飄 風

「帰りましたよ。明日も来ると言っていました」
 池の鯉を見るともなしに見ていた望美は、丹鶴の声に振り向いた。
 その腕には、先ほどまで昼寝をしていたはずの男童が指をしゃぶって抱かれている。
 申し訳ないと思いつつも、子供の世話は丹鶴や邸の女房に任せきりにしていた。子供の世話などしたことのない望美ができることは限られていたし、なによりもその姿を見続けるのは、やはり少し苦しかった。
「起きちゃったんですね」
 望美は丹鶴の言葉には敢えて答えず、歩み寄って子供の顔を覗き込んだ。
 未だ名前すらわからないこの子供は、夜や寝起きは母親の姿を求め、手がつけられないほどに愚図る。

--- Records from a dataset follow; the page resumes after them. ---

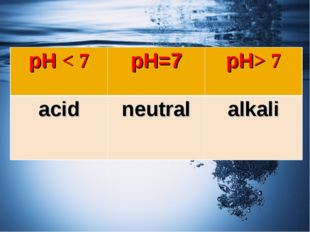 pH < 7	pH=7	pH> 7 acid	neutral	alkali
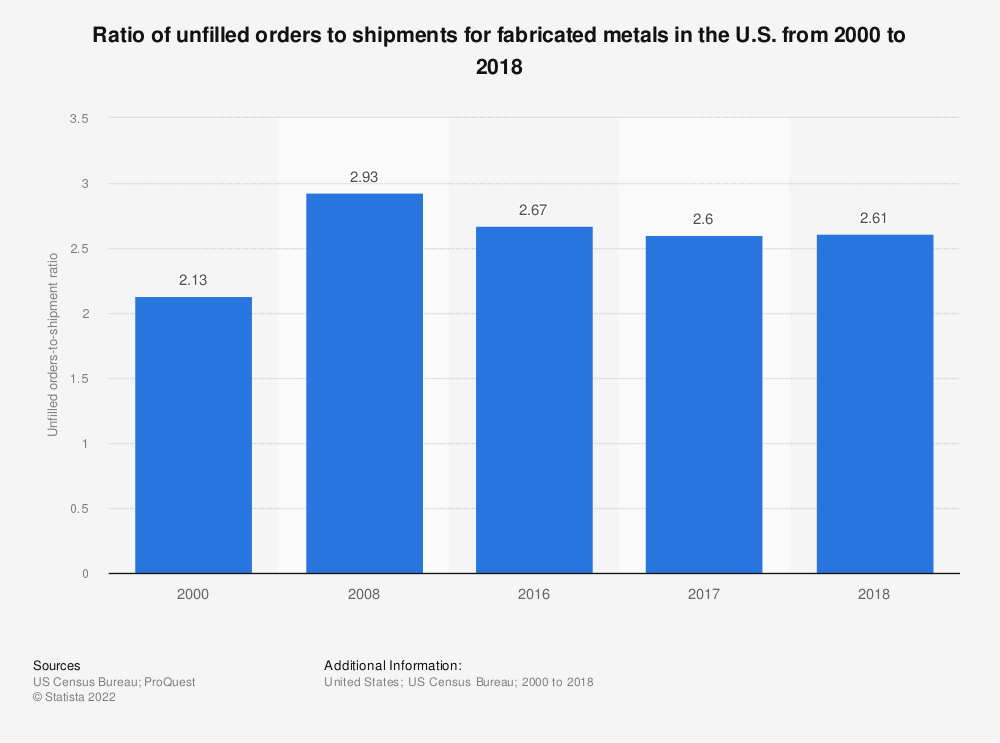 Statistic: Ratio of unfilled orders to shipments for fabricated metals in the U.S. from 2000 to 2018 | Statista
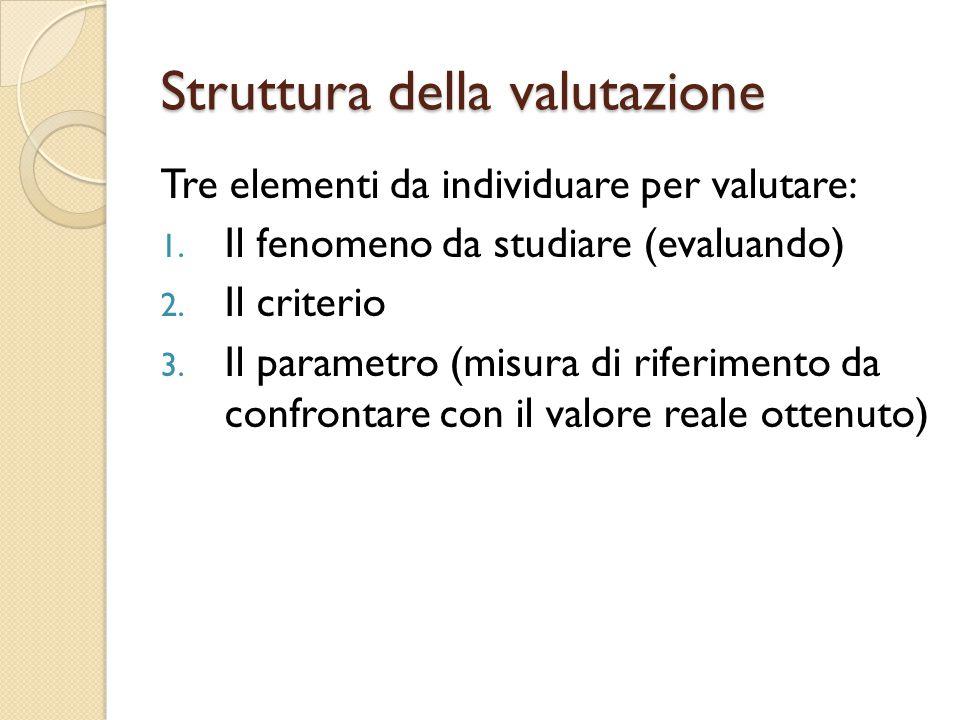 Struttura della valutazione Tre elementi da individuare per valutare: 1.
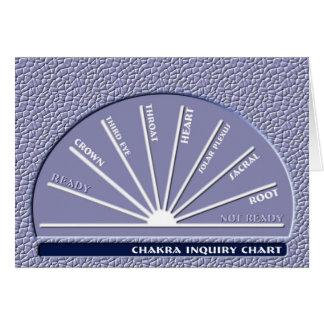 Chakra check Pendulum Chart Card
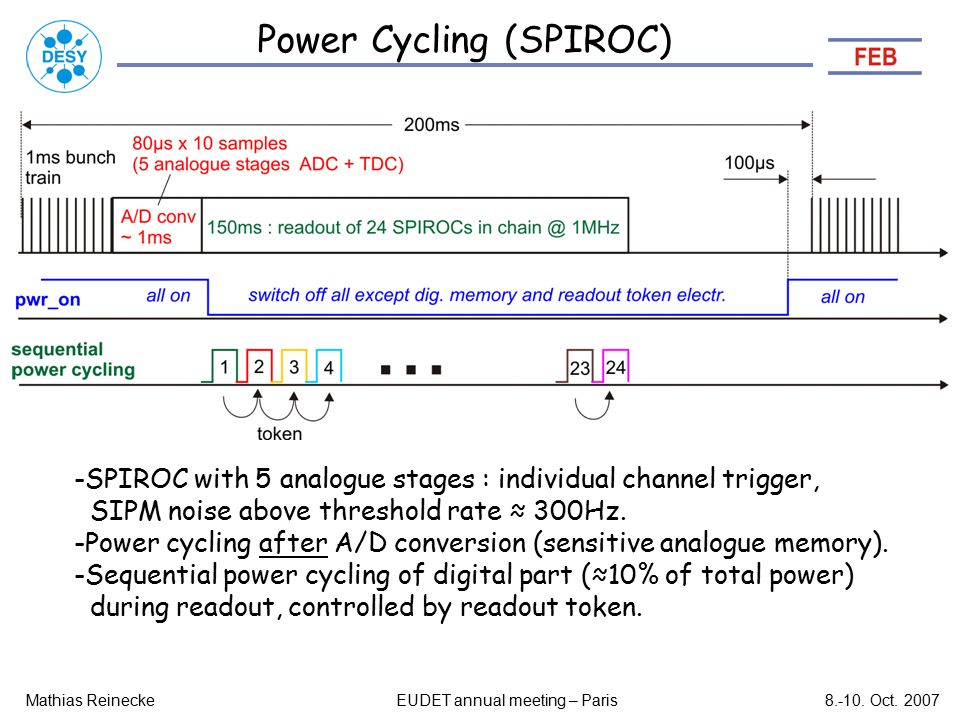 Power Cycling (SPIROC) Mathias ReineckeEUDET annual meeting – Paris8.-10.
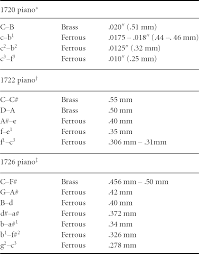 Cristoforis Extant Instruments Chapter 3 Bartolomeo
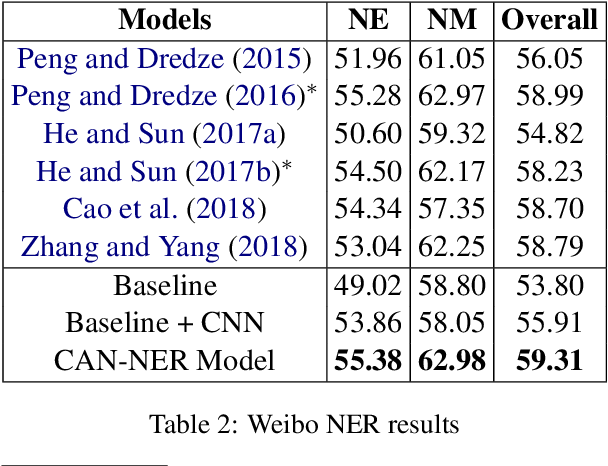 Figure 4 for CAN-NER: Convolutional Attention Network for Chinese Named Entity Recognition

 今もまだ寝起きで機嫌が悪いのか、望美が頬をぷにと指で突いても、プイとそっぽを向いてしまった
「ええ。愚図って皆が困っていたので、庭を散歩しようかと連れてきました」
「そうですか。私も一緒に散歩しようかな」
 藤原の邸に来てから五日あまり。
 忙しいはずのヒノエは、毎日こちらの邸に足を運んでいた。
 穏やかな昼下がり。暑くも寒くもないこんな日は、絶好の散歩日和だ。
 それでも少しも晴れない気持ちを引きずりながら、池の縁を丹鶴と並んでゆったり歩く。
 なにも訊かない丹鶴に、望美はひとつ息を吐いて切り出した。
「本当は、こんなことじゃいけないって…認めなくちゃいけないってわかってるんです」
 側室を持つことも、そういった存在が子供を産むこともある。それがこちらの世界の習慣ならば、認めてしまうしかない。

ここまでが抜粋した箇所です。